Given data -
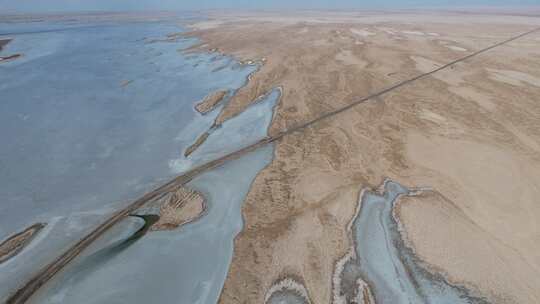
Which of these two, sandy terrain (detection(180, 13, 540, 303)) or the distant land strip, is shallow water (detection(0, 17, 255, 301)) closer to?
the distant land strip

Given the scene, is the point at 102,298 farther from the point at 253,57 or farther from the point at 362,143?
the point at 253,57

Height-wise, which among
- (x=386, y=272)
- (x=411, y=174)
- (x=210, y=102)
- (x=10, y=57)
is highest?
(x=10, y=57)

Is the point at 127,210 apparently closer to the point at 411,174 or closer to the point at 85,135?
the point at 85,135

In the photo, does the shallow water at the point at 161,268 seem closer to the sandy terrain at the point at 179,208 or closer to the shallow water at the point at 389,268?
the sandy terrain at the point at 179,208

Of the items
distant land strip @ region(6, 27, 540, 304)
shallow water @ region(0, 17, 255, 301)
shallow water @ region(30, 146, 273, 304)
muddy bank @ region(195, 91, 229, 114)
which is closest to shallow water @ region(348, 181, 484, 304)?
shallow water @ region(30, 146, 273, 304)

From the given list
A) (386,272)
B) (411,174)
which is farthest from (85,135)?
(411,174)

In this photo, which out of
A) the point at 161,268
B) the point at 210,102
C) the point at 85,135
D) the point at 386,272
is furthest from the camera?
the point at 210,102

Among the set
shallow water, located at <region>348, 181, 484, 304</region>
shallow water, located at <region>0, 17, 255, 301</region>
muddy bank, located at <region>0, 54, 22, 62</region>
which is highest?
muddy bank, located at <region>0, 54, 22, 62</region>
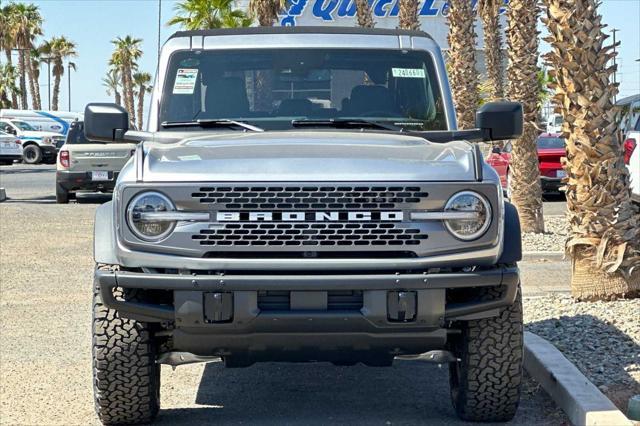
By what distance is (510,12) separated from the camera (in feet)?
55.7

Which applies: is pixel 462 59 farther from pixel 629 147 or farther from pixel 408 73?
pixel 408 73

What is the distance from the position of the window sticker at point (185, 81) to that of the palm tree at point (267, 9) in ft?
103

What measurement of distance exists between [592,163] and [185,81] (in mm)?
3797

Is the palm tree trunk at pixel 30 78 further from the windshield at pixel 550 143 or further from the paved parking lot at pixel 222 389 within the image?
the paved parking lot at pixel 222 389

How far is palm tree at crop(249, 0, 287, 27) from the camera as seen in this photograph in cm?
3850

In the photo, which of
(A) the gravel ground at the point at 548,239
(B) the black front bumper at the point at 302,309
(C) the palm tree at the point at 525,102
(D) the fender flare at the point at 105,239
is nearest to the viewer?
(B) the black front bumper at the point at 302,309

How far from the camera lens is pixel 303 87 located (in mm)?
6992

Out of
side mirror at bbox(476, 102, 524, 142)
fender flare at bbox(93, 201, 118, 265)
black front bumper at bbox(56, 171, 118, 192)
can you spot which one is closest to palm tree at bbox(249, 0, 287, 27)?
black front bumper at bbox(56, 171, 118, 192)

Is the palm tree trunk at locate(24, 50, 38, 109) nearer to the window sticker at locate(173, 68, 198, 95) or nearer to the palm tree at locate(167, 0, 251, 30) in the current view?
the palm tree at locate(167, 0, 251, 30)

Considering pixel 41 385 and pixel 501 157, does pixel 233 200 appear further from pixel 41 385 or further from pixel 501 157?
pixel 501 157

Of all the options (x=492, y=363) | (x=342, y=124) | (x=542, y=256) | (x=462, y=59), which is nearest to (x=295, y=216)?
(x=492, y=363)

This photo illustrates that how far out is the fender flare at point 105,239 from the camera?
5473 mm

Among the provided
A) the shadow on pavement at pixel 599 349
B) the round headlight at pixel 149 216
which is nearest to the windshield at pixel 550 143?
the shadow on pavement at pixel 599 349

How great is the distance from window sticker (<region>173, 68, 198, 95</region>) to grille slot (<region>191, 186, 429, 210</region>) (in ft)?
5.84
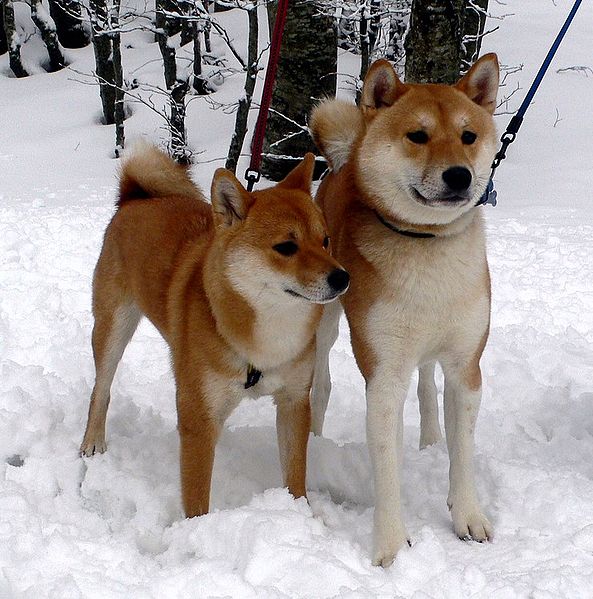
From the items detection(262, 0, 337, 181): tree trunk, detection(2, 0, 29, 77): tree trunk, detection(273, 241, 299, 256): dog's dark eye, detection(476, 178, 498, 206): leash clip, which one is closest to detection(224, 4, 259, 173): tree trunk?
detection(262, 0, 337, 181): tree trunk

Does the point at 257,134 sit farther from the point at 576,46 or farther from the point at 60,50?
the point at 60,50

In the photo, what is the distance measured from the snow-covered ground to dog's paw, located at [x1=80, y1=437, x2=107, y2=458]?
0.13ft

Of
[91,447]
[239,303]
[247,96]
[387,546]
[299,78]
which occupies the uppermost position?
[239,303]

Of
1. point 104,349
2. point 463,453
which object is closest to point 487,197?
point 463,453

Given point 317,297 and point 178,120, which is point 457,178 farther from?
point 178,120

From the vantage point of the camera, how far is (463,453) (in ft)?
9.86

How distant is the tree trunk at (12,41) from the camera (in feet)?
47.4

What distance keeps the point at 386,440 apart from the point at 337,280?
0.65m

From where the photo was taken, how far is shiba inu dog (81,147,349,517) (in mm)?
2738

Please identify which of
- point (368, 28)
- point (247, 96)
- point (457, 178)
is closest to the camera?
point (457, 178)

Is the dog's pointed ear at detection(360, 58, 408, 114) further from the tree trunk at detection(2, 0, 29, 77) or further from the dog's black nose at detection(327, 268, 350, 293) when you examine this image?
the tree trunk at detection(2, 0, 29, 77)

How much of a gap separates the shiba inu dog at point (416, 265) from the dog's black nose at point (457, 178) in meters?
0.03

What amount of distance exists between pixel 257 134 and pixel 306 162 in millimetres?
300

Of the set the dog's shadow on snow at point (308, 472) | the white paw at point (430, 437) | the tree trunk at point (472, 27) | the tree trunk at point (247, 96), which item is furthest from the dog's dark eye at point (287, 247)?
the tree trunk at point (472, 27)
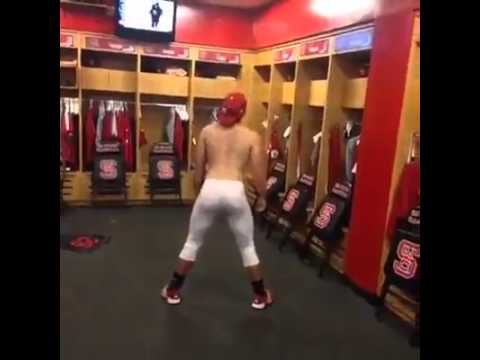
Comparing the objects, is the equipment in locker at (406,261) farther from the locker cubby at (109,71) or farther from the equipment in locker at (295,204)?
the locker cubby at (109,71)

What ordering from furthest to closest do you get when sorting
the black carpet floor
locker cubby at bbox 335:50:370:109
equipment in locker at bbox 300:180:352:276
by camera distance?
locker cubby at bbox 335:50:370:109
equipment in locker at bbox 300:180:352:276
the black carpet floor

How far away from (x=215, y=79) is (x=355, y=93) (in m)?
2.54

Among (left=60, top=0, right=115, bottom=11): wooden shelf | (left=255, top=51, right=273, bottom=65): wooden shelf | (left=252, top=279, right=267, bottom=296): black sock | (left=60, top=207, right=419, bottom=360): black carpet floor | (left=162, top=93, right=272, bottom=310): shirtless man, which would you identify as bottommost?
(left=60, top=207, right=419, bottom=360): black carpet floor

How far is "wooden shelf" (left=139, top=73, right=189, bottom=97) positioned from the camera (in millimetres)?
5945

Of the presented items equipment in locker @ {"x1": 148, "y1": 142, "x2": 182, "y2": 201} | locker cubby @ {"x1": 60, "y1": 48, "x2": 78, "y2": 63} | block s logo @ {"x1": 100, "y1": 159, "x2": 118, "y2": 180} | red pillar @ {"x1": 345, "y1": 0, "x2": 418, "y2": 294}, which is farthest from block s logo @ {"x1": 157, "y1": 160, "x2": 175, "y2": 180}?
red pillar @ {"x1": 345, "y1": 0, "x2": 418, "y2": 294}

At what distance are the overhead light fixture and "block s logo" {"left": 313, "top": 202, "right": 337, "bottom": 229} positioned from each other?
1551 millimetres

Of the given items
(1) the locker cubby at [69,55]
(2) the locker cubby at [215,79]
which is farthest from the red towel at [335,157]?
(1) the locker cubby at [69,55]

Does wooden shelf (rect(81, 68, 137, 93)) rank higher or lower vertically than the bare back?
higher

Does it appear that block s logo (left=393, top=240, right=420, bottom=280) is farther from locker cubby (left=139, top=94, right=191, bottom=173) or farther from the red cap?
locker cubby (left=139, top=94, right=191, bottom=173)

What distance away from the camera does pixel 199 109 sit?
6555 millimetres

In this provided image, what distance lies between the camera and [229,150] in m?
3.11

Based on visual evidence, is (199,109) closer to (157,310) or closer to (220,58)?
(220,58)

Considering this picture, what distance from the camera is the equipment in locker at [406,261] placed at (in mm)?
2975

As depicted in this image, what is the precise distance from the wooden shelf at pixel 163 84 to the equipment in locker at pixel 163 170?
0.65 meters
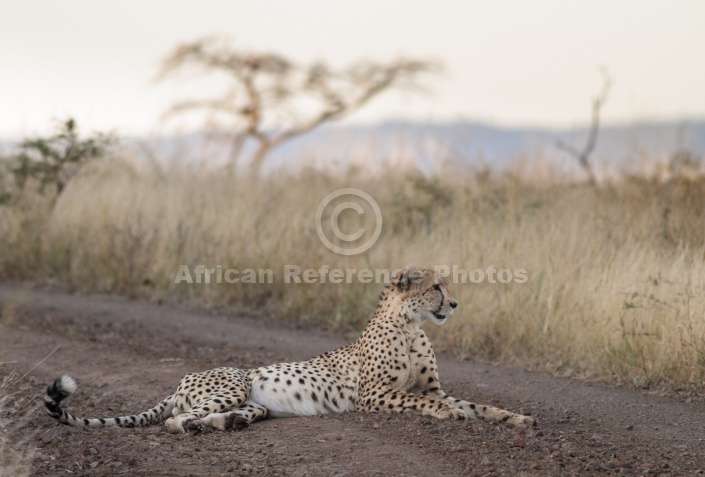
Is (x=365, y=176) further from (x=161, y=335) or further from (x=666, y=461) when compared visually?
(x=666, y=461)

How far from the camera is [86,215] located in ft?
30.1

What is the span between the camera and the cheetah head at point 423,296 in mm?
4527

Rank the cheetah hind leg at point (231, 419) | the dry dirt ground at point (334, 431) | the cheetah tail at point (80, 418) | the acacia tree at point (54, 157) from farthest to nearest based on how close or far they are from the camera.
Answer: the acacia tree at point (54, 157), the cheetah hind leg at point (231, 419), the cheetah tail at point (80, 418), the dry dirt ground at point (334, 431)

---

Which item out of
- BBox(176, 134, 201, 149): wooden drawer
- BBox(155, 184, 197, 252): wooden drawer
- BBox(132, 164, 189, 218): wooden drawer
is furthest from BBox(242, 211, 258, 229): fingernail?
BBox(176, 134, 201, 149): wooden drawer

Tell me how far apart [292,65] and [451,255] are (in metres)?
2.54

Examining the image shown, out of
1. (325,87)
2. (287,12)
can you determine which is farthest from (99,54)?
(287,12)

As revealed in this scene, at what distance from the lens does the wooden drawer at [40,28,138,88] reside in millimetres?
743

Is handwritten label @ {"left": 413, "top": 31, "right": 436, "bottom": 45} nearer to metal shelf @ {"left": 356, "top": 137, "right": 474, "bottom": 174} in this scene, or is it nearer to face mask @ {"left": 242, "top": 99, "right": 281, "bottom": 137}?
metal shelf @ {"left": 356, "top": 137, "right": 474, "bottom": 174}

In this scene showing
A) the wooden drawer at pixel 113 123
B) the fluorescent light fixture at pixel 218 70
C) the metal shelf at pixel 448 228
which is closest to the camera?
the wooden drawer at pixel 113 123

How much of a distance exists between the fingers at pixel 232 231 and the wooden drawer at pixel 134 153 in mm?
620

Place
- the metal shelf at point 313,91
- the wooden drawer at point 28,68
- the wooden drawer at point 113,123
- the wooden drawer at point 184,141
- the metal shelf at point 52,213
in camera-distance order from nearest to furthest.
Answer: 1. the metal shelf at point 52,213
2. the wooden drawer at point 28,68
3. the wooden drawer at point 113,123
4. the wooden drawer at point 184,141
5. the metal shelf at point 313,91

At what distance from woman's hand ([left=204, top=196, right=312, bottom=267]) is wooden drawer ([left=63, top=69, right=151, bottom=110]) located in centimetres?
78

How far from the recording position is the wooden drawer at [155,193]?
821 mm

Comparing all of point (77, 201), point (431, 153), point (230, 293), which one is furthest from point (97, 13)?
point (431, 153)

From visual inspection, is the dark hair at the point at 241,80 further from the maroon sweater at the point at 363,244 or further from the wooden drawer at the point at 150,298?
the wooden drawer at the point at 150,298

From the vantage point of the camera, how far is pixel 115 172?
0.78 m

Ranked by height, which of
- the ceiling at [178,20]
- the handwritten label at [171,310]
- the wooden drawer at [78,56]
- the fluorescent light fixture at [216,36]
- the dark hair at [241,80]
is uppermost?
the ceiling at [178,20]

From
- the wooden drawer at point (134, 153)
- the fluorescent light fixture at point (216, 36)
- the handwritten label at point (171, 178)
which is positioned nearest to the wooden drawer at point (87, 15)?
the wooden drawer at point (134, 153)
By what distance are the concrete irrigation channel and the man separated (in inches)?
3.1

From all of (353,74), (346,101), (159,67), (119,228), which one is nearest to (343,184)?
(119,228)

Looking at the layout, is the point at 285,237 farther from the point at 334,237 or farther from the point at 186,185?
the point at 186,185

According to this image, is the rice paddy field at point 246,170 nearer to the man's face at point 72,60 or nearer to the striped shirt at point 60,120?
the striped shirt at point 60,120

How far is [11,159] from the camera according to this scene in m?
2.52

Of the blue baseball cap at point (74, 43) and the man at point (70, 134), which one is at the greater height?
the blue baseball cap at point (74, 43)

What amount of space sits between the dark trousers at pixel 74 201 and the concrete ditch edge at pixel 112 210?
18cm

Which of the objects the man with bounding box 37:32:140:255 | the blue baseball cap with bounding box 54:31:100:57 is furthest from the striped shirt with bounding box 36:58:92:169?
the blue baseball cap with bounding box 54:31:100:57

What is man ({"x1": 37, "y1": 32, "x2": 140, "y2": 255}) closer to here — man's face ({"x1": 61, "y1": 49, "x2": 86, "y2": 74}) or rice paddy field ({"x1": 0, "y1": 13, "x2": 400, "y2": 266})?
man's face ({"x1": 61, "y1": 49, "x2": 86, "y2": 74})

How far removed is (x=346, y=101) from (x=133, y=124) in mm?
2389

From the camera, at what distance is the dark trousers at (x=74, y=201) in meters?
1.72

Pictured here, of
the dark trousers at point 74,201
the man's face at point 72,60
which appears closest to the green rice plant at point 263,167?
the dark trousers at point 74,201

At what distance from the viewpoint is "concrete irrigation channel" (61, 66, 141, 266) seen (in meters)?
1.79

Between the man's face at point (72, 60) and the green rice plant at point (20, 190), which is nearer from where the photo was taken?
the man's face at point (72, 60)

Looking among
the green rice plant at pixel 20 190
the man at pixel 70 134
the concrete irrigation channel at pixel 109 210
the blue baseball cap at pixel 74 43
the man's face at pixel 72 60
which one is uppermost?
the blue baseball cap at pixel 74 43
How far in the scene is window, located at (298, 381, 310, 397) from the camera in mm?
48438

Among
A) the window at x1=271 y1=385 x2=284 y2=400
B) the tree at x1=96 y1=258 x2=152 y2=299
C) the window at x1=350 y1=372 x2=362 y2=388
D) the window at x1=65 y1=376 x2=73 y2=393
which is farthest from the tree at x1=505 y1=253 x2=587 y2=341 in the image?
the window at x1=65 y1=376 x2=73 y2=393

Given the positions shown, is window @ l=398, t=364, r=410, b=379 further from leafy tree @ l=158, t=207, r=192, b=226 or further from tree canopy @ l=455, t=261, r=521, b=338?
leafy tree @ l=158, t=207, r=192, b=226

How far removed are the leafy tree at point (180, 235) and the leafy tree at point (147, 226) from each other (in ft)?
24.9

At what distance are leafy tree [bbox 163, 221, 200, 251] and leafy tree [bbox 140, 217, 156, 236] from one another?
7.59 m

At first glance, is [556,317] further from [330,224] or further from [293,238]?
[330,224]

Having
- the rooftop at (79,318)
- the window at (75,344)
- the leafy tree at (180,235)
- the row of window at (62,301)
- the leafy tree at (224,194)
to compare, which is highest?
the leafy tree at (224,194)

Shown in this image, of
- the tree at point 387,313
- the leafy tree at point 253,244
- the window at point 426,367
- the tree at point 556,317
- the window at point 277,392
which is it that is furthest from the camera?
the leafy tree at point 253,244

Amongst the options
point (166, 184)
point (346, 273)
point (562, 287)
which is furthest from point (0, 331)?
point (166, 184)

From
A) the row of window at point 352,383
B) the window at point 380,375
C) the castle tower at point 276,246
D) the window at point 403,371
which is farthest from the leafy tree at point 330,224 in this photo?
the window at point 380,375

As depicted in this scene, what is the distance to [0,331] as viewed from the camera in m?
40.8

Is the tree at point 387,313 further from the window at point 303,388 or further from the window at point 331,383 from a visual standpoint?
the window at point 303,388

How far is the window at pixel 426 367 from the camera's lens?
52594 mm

Set problem - How many lines in the records above contain the string "identify"? Case counts. Reply with the number alone.

The reply - 2